El trabajo por hacer es claro: para llevar al aula los extensos y ambiciosos diseños curriculares, hay que convertirlos primero en secuencias para la enseñanza, seleccionando los conceptos fundamentales que se repetirán con diferentes niveles de complejidad durante toda la escolaridad. Recién entonces enviarlos a todas las escuelas para que puedan ser enseñados. Junto con abundante producción de materiales de referencia.
Hubo un error conceptual cuando se diseñó el proceso de elaboración y acuerdos de los contenidos básicos comunes para la enseñanza, para garantizar un piso de calidad en todo el país. Se pensó que estos contenidos acordados, una vez que fueran incluidos y enriquecidos en los diseños curriculares en cada provincia, se podían remitir a las escuelas para su aplicación.

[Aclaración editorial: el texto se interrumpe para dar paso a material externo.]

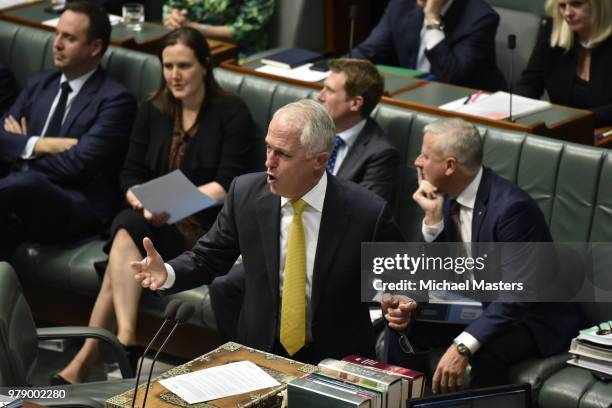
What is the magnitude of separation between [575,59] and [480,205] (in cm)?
142

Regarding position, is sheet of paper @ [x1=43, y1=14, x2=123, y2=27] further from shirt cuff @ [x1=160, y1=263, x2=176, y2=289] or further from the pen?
shirt cuff @ [x1=160, y1=263, x2=176, y2=289]

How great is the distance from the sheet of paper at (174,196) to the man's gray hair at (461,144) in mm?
1010

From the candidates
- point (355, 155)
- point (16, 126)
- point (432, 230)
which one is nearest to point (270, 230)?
point (432, 230)

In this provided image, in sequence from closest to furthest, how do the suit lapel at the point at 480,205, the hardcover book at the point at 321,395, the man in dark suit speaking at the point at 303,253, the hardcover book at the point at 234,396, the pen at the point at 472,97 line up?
the hardcover book at the point at 321,395 → the hardcover book at the point at 234,396 → the man in dark suit speaking at the point at 303,253 → the suit lapel at the point at 480,205 → the pen at the point at 472,97

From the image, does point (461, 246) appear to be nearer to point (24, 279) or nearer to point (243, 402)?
point (243, 402)

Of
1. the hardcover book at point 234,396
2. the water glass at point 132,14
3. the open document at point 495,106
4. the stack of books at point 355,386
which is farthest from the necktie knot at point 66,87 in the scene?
the stack of books at point 355,386

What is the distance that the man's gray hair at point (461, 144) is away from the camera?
3871mm

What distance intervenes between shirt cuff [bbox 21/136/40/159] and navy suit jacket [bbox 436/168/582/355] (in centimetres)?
207

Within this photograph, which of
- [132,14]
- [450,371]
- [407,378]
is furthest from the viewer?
[132,14]

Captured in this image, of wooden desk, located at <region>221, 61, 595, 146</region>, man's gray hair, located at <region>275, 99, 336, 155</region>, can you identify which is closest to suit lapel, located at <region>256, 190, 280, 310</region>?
man's gray hair, located at <region>275, 99, 336, 155</region>

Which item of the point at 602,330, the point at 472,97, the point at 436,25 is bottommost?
the point at 602,330

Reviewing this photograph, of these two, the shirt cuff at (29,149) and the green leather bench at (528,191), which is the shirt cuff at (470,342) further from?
the shirt cuff at (29,149)

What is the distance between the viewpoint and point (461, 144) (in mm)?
3871

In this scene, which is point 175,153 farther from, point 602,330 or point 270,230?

Un prejuicio hay en la base de ese error: no se debía avanzar sobre el “profesionalismo docente”. Pero han pasado más de veinte años sin que se hagan realidad en las aulas los renovados acuerdos del Consejo Federal. Y también ha pasado el mismo tiempo sin que se actualizara la oferta de los institutos de formación docente, para acompañar esos cambios curriculares.

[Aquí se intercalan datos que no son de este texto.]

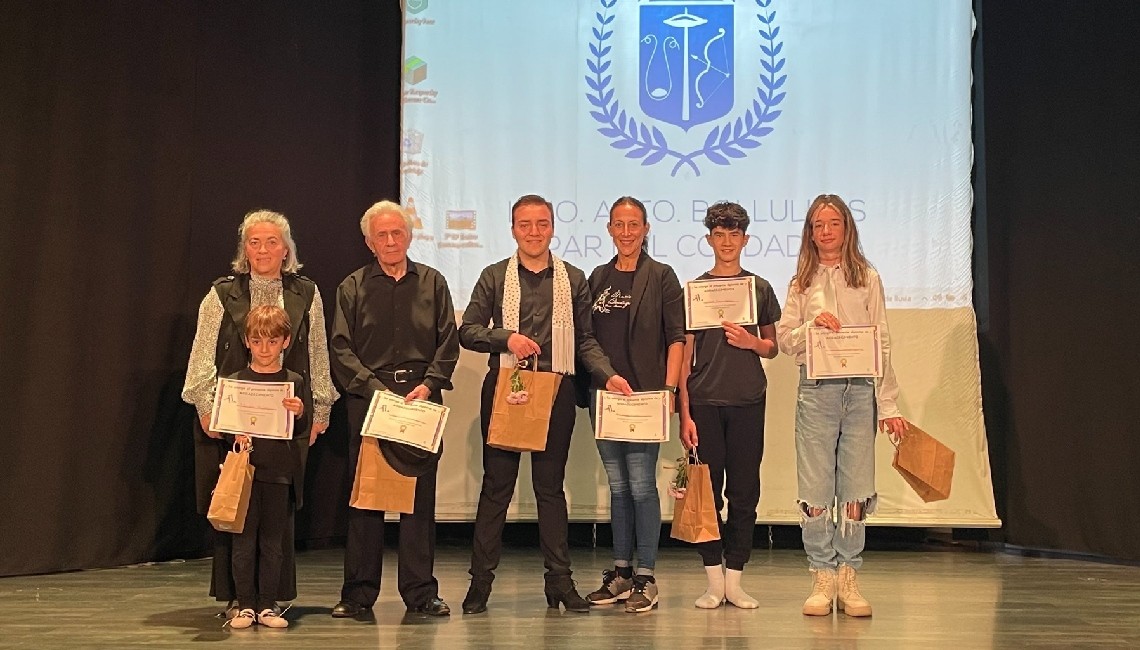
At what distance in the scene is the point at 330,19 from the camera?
6.06 m

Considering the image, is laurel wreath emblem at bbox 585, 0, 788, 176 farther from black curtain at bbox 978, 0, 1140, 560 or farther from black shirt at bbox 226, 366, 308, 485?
black shirt at bbox 226, 366, 308, 485

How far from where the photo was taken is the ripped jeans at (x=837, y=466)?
3805 millimetres

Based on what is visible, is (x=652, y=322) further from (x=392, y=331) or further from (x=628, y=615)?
(x=628, y=615)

En consecuencia, surge claramente que esa tarea es imposible que se pueda hacer en las escuelas, salvo muy contadas excepciones. Pensemos que, si aquellos documentos son concebidos por especialistas graduados y con mucho dominio de cada disciplina, es muy difícil que los docentes de aula, por su formación, puedan convertirlos en procedimientos para la enseñanza.
Por lo tanto, en una primera etapa, de unos cinco años al menos, debería facilitarse esta tarea a todos los docentes en servicio. De esa forma, se capacitarán en la escuela y con sus pares al mismo tiempo que desarrollan un renovado proceso de enseñanza. En paralelo, es urgente comenzar a mejorar y enriquecer la formación de los futuros docentes renovando a las actuales instituciones formadoras, ajustando su número a las necesidades de las escuelas, y estableciendo un sistema de control de calidad periódico de los mismos, tal como lo estipula la ley nacional de educación.

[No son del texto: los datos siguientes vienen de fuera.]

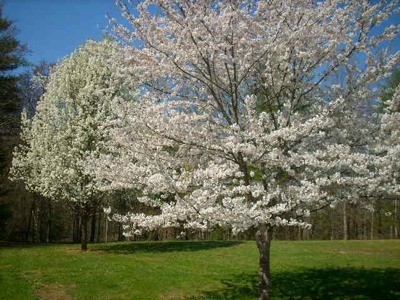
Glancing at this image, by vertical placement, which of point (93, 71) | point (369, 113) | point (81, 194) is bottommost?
point (81, 194)

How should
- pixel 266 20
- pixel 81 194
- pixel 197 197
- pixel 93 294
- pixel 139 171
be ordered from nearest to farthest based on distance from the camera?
pixel 197 197 → pixel 139 171 → pixel 266 20 → pixel 93 294 → pixel 81 194

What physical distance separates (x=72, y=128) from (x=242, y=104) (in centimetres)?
1228

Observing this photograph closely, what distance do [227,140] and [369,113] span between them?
4152mm

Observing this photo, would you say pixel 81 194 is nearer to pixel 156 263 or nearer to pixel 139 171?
pixel 156 263

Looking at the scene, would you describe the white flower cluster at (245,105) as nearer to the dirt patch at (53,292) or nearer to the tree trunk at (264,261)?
the tree trunk at (264,261)

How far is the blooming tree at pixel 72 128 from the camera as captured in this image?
58.6 ft

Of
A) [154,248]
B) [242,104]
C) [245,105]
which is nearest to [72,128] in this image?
[154,248]

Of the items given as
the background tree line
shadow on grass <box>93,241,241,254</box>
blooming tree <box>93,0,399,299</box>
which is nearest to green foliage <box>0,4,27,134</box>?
the background tree line

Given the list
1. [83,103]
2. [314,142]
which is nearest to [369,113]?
[314,142]

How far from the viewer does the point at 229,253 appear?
19.4m

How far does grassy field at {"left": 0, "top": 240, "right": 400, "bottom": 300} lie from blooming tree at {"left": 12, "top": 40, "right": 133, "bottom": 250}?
346 centimetres

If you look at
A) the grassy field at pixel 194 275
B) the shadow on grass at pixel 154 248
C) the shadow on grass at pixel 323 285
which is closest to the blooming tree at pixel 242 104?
the shadow on grass at pixel 323 285

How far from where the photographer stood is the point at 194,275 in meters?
13.1

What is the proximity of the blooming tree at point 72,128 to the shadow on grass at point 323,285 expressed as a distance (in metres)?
9.04
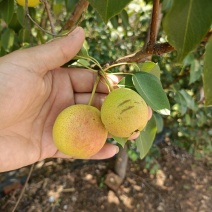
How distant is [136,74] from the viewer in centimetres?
90

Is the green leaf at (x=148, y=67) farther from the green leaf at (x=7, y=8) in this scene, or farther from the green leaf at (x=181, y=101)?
the green leaf at (x=181, y=101)

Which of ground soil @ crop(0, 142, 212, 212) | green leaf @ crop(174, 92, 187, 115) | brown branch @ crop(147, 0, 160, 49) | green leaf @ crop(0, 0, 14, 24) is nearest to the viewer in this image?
brown branch @ crop(147, 0, 160, 49)

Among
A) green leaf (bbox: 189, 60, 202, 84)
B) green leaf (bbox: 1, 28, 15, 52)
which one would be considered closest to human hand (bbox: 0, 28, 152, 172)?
green leaf (bbox: 1, 28, 15, 52)

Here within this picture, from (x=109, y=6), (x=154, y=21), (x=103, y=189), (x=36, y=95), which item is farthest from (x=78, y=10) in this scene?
(x=103, y=189)

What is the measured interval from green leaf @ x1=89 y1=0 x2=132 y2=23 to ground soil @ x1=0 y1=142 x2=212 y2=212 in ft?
6.76

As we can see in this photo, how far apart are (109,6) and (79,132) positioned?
455 millimetres

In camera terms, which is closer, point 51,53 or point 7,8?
point 51,53

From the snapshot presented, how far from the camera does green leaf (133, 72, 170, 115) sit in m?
0.84

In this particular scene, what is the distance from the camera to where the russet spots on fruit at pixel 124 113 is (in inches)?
30.8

Comenzar ya a mejorar la educación no implicará en esta primera etapa más recursos financieros. Solo dejar de gastar mal y destinar la mayor parte a las escuelas para facilitar la tarea de los docentes. Para dejar de “gastar mal”, la política debe asumir que cuando gobierna, el Estado no es para la militancia y los amigos, sino para asegurar que personas bien formadas para cada sector estén a cargo de la gestión pública.
“Según un estudio del BID (Mejor gasto para mejores vidas, 2018), el Estado argentino es el más ineficiente de América Latina. Esa ineficiencia cuesta el 7,2% del PBI, y financiarla llevó a aumentar los impuestos un 25%. Esta enorme pérdida de productividad y competitividad impacta negativamente sobre toda la sociedad dificultando el crecimiento y la mejora del bienestar, sobre todo, de los más postergados” (Jorge Remes Lenicov).
Un camino estratégico y deseable sería entonces comenzar la reforma del Estado pendiente por el sector educación, que es el de mayor volumen. La reforma en este sector debe asegurar que se generen las capacidades políticas y tecnológicas simplemente para cumplir con la ley.
Si aseguramos que por el sistema educativo circulen conocimientos vinculados al saber científico y a sus modos de investigar y comprender los problemas del mundo, podremos pensar que a futuro contaremos con una economía basada en el conocimiento por efecto del alto porcentaje de jóvenes bien formados.